---- Stored rows

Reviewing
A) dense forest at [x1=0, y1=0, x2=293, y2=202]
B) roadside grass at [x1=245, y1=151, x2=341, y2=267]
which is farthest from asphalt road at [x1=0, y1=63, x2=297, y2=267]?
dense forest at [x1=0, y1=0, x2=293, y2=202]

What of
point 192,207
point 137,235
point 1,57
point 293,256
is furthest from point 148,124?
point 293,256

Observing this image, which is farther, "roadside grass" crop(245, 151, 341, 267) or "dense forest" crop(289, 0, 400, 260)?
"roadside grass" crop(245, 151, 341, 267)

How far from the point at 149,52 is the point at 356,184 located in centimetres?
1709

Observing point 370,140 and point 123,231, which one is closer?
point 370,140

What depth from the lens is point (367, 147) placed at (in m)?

--------

**What this task involves**
Rewrite the data above with "asphalt road" changed to "paved road" and everything else left unchanged.

**Answer to the problem**
Reviewing
A) dense forest at [x1=0, y1=0, x2=293, y2=202]
B) roadside grass at [x1=245, y1=151, x2=341, y2=267]
which is farthest from paved road at [x1=0, y1=63, x2=297, y2=267]?
dense forest at [x1=0, y1=0, x2=293, y2=202]

What of
point 192,207
point 137,235
point 1,57
point 293,256
is furthest from point 148,124?
point 293,256

Observing this image, which is farther, "roadside grass" crop(245, 151, 341, 267) or "dense forest" crop(289, 0, 400, 260)?
"roadside grass" crop(245, 151, 341, 267)

How far from the point at 149,52 is the point at 356,184 located in centimetres?
1709

Observing point 370,140 and point 123,231, which one is closer?
point 370,140

What depth from the lens is point (367, 147) placed at (in m)?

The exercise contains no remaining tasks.